世界の福本豊〈プロ野球“足攻爆談!”〉「堂林と大山よ、チャンスを逃すな!」 (2/2ページ)
そのライバルのケガで大きなチャンスをつかんだのが、阪神の大山。こちらもついに覚醒しつつある。今年はマルテに三塁のレギュラーを奪われ、開幕から控えに回っていた。矢野監督1年目の昨季は開幕から4番で固定されるほど期待をかけられていたけど、後半戦は見切りをつけられた感じやった。ところがマルテが左ふくらはぎを痛めて登録抹消となり、再び4番を任されるようになった。もともと今年はキャンプからいい形で打っていた。去年の悔しさを晴らしたい思いも強くあったはずや。

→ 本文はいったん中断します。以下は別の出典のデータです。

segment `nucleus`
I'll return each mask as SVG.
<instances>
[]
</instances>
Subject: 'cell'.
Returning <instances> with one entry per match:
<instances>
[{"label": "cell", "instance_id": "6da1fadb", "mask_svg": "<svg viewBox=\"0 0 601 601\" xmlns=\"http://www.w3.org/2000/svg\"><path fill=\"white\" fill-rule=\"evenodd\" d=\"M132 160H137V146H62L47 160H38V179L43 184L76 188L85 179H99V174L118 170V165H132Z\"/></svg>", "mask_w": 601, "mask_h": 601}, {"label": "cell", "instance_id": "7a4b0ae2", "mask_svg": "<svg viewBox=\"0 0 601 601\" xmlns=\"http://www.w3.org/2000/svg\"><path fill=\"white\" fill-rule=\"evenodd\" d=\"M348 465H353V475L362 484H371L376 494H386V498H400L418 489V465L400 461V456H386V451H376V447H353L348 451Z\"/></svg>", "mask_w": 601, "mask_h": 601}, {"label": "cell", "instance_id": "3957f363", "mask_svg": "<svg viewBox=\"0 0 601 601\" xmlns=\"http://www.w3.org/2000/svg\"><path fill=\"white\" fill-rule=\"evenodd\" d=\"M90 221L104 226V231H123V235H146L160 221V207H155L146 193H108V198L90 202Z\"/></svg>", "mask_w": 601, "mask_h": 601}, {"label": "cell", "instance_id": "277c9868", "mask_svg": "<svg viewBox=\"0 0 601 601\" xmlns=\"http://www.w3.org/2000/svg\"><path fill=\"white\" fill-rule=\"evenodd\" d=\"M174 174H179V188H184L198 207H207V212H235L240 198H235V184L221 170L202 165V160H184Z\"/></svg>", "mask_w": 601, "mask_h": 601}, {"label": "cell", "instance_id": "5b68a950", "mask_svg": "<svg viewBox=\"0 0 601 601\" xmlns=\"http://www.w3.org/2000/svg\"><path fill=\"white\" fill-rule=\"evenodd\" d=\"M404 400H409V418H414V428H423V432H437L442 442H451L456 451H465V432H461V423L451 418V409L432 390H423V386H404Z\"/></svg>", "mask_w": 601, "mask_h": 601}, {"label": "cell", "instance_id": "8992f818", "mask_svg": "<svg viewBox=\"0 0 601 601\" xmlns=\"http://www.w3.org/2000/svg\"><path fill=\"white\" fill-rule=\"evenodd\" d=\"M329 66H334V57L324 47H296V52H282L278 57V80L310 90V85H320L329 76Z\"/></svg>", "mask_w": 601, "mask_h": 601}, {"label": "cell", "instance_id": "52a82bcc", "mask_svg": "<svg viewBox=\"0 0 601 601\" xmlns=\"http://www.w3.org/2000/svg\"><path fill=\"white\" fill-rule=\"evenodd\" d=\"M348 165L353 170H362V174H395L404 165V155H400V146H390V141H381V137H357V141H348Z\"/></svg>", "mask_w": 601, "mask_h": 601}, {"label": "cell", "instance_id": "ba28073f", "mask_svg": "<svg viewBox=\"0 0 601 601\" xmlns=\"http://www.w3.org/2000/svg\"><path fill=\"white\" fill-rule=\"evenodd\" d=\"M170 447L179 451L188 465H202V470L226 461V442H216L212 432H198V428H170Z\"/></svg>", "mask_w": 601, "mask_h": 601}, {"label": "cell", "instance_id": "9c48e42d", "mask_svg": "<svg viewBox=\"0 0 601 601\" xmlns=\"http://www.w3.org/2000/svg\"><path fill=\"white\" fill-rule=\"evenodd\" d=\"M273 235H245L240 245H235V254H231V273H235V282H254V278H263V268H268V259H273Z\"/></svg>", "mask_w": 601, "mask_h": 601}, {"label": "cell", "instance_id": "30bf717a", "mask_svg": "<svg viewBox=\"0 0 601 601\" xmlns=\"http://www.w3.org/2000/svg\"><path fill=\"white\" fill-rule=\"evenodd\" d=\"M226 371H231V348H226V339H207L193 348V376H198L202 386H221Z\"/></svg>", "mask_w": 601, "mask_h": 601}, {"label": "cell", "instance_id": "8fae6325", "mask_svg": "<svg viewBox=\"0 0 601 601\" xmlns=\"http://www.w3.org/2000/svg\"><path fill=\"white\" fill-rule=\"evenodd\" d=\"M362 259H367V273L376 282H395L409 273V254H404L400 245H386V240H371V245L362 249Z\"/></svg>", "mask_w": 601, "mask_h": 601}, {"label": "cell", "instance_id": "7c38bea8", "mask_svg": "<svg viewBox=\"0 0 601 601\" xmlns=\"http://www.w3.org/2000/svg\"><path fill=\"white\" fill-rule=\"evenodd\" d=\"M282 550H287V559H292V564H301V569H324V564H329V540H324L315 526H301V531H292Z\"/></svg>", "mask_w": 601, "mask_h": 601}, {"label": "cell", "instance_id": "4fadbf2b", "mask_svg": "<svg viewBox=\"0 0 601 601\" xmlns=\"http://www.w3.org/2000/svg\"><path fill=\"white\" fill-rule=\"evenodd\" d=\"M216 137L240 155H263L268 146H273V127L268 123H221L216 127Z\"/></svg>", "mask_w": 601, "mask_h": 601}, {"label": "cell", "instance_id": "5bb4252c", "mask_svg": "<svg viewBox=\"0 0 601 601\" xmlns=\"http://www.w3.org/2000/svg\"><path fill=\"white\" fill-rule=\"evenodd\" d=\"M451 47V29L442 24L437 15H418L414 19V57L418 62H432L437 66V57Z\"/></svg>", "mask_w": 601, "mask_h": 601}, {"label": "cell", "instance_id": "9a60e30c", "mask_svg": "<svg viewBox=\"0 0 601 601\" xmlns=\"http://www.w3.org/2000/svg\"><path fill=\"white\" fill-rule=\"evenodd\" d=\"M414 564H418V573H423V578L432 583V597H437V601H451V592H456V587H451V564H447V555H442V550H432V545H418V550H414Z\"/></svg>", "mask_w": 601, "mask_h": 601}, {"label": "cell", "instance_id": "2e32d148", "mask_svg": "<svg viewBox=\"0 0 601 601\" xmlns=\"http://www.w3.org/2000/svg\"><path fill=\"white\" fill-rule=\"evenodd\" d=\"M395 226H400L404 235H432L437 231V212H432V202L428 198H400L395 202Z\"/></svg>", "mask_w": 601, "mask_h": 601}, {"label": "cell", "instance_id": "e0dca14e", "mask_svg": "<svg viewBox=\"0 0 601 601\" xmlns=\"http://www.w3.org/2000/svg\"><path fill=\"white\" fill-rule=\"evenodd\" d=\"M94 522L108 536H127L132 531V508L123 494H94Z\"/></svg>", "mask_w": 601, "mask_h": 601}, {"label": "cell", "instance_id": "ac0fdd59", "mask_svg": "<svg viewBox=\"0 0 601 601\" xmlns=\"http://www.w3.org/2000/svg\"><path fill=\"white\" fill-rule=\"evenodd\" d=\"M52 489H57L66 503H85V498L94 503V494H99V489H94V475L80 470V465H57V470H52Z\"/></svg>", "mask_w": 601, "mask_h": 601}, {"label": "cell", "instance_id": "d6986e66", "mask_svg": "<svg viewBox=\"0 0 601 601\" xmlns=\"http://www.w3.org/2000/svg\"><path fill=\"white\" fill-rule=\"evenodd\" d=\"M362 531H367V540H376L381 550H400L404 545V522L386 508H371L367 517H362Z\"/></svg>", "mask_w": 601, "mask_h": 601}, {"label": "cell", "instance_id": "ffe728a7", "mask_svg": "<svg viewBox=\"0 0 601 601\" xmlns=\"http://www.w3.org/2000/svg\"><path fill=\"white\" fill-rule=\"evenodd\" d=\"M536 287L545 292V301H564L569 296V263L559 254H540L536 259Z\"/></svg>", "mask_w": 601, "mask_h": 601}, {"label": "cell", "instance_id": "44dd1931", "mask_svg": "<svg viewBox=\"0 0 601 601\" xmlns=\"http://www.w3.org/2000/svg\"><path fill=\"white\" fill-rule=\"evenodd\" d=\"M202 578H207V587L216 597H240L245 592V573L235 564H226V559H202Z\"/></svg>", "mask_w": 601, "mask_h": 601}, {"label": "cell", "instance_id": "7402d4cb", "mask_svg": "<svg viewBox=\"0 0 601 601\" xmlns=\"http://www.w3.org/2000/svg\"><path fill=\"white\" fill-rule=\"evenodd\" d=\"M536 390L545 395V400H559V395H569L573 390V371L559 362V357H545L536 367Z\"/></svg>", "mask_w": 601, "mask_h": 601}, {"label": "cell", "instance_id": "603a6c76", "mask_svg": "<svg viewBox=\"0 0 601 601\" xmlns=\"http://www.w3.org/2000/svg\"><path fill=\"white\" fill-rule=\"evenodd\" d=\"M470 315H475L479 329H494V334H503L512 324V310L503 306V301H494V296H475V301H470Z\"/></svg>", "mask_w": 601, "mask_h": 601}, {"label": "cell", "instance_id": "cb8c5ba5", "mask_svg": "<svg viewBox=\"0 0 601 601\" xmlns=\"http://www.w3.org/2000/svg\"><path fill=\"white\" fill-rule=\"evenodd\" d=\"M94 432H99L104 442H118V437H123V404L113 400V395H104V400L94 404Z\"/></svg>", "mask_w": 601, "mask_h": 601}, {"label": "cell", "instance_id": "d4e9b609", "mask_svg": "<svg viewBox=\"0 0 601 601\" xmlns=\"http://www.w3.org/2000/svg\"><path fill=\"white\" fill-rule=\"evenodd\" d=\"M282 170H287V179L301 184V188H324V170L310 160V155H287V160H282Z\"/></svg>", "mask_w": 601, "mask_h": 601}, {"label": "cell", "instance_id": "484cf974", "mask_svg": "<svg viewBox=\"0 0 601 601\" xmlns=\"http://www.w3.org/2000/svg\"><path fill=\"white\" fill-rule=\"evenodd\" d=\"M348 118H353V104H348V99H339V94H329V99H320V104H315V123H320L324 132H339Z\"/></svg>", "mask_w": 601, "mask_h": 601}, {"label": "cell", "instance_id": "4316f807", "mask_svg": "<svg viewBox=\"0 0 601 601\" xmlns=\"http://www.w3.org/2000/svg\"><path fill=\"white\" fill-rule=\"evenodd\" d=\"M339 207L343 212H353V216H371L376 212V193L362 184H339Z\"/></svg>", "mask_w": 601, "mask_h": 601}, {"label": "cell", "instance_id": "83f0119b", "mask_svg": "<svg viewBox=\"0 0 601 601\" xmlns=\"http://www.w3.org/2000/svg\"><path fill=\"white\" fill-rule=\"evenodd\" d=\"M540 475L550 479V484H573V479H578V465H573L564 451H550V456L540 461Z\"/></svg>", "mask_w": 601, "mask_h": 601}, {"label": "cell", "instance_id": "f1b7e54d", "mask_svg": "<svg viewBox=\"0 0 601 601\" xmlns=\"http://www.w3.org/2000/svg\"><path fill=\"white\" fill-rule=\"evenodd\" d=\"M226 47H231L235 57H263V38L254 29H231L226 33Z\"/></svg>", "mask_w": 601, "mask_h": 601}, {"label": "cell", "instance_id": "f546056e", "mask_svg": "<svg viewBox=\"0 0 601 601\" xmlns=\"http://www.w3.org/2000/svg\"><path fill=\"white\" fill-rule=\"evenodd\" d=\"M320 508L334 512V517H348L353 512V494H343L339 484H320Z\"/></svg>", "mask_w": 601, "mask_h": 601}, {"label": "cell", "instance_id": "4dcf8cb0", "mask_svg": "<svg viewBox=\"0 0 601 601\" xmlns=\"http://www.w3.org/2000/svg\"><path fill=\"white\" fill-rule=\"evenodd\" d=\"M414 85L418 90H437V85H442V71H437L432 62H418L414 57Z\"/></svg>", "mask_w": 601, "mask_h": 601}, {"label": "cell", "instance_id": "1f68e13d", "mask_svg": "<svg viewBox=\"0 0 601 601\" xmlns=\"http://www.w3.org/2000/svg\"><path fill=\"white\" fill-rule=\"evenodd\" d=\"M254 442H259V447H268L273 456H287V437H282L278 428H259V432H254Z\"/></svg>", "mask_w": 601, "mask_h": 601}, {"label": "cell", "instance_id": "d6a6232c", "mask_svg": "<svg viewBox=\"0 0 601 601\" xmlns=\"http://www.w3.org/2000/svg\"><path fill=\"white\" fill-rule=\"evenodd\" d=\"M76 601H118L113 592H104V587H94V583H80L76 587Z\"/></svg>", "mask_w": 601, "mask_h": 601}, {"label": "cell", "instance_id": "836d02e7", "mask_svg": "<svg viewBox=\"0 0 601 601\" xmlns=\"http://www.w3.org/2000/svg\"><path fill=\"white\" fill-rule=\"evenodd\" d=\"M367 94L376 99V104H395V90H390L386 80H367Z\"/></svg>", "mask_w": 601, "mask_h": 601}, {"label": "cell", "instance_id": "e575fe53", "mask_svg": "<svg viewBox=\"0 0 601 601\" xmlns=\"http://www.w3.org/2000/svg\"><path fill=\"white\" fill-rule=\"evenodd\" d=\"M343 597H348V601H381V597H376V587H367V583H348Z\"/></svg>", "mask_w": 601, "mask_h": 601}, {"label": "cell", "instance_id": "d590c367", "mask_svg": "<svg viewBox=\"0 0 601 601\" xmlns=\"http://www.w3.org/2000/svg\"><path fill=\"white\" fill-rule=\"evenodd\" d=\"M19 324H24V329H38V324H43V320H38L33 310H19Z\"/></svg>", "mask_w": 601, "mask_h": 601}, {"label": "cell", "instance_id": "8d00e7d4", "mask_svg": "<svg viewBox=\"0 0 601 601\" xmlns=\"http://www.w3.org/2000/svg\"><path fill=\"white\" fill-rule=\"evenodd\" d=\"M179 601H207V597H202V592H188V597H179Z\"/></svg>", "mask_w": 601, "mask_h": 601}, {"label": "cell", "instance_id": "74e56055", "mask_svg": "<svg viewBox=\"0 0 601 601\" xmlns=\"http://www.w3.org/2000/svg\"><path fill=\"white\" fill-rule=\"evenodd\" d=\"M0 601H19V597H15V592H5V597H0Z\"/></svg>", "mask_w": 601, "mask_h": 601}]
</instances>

最も大きな変化は、下半身を使ってどっしりとしたスイングができるようになったこと。去年までは結果を欲しがって、軸足の右足をズラしてチョコンと右方向に合わせるようなスイングが目についた。それが今年はしっかり振り切って、引っ張った強い打球が打てている。初球にヤマが外れたような感じのスイングをしても、打席の中で修正ができている。あとはマークが厳しくなって、ボール攻めにどこまで我慢できるか。ボール球を追いかけだすと、打撃は崩れていく。
堂林や大山らの復活ドラマはおもしろい。人生も野球も、失敗を次に生かせるかどうかが勝負やから。
福本豊(ふくもと・ゆたか):1968年に阪急に入団し、通算2543安打、1065盗塁。引退後はオリックスと阪神で打撃コーチ、2軍監督などを歴任。2002年、野球殿堂入り。現在はサンテレビ、ABCラジオ、スポーツ報知で解説。